- **Entries**:
■ ■ ■
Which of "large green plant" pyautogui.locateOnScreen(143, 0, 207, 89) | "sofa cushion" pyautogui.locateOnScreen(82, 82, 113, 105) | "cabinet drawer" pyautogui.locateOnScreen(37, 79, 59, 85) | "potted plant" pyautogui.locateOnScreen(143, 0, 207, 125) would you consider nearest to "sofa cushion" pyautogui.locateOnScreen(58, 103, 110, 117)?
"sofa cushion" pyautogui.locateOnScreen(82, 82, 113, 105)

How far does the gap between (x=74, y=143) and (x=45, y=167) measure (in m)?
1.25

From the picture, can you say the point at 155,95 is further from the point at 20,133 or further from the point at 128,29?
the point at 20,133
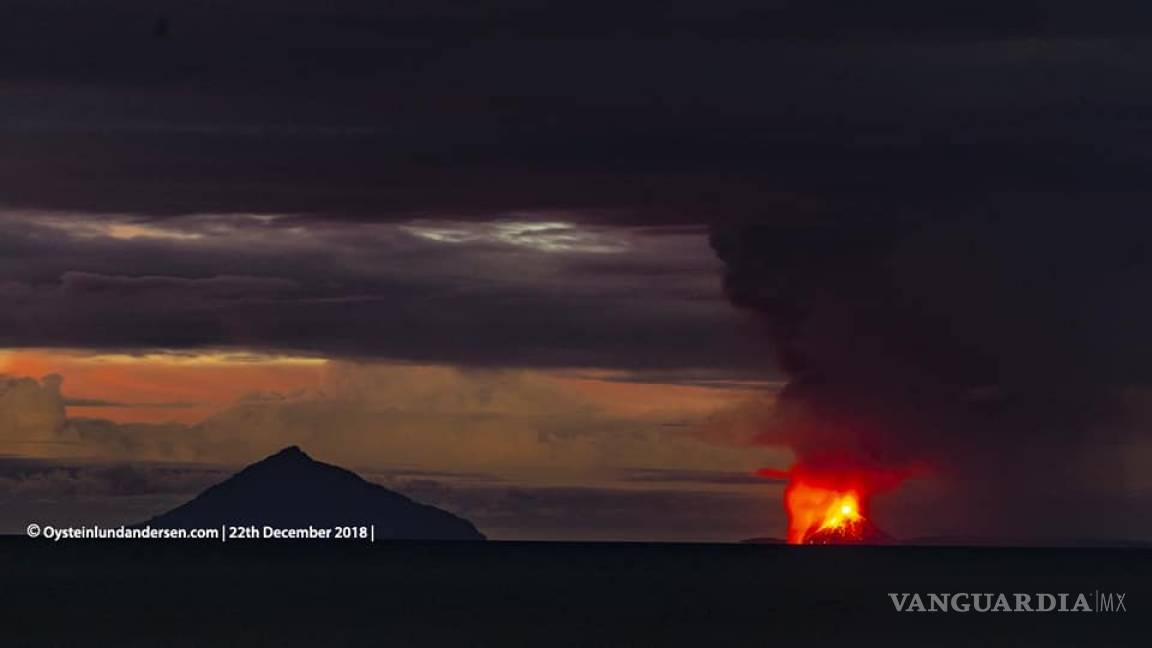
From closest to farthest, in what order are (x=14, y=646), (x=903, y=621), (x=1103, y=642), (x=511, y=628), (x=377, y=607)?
(x=14, y=646) < (x=1103, y=642) < (x=511, y=628) < (x=903, y=621) < (x=377, y=607)

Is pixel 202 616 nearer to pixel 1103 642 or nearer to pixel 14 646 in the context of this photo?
pixel 14 646

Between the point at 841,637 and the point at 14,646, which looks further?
the point at 841,637

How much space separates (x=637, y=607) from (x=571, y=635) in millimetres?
44497

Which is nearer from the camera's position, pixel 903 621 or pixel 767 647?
pixel 767 647

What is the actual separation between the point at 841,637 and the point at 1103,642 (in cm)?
1920

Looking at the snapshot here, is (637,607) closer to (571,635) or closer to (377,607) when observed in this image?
(377,607)

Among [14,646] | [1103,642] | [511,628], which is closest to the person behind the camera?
[14,646]

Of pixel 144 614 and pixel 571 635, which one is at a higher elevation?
pixel 144 614

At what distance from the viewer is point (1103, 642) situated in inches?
5610

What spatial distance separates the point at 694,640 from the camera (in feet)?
470

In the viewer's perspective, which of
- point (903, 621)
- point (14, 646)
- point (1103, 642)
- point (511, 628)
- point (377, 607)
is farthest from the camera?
point (377, 607)

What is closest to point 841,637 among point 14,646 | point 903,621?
point 903,621

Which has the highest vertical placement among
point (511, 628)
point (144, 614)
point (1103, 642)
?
point (144, 614)

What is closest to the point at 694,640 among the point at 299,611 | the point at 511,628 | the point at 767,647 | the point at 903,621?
the point at 767,647
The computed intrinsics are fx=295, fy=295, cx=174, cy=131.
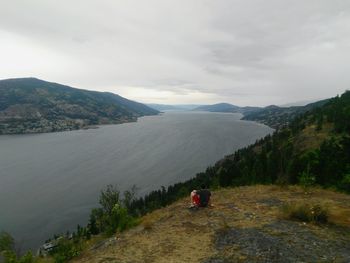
■ ■ ■
- **Request**: Pull out every line of the data above that contains the word "farthest". Count only matches with the same uppercase and lowercase letters.

- **Solution to this problem**:
From closest to farthest, in what order are (x=14, y=646), (x=903, y=621), (x=1103, y=642), (x=511, y=628), (x=377, y=607)?
is farthest from the camera?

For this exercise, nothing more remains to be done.